甲相駿三国同盟は、三家の婚姻を重ねた関係です。武田にとっては南の今川、東の北条との緊張を抑え、信濃攻略へ人と物資を向けやすくする効果がありました。

1567–1569

義信事件と駿河侵攻で、外交を組み替える

今川義元の娘を妻とした嫡男・義信が廃嫡され、1567年に死去。翌年、信玄は今川氏真の駿河へ侵攻しました。今川との関係だけでなく、氏真を助ける北条とも敵対し、小田原への進軍と三増峠の戦いへつながります。

1572–1573

徳川領へ進み、遠征の途中で没する

信玄は遠江へ軍を進め、三方ヶ原の戦いで徳川家康を破りました。
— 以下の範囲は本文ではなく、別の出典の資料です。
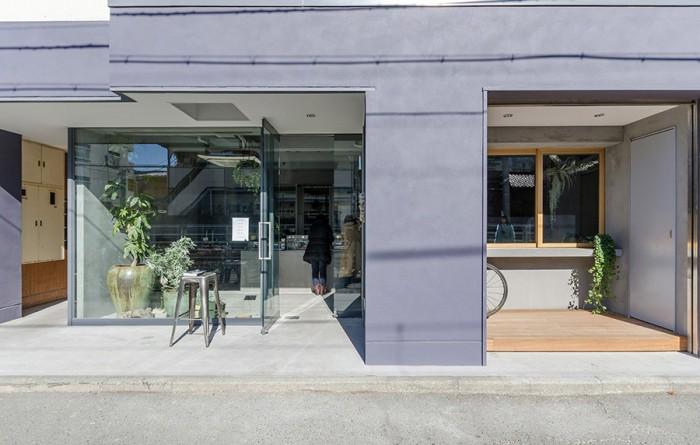 店舗の向かい側に大井町線。店は等々力駅と尾山台のほぼ中央に位置する。ちなみに木枠で囲んだ窓は全開でき、暖かくなったら、外に椅子を置いてバーのように使うこともできるという。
しかし野田城をめぐる軍事行動ののち進軍が止まり、1573年4月に信濃の駒場で病没。織田信長との主力決戦は起きませんでした。

騎馬隊だけでは説明できない

武田軍は、なぜ強かったのか

強さは一つの必殺戦法ではなく、遠征を始める前から占領後までをつなぐ力にありました。武田軍も騎馬武者だけではなく、徒歩兵、弓・鉄砲、荷駄、築城や道路整備を担う人々を含む軍勢です。

集める

家臣・国衆を動員する

甲斐の譜代だけでなく、諏訪・信濃などで従えた在地勢力も軍役へ組み込みました。異なる家を一つの軍として動かす統制が必要でした。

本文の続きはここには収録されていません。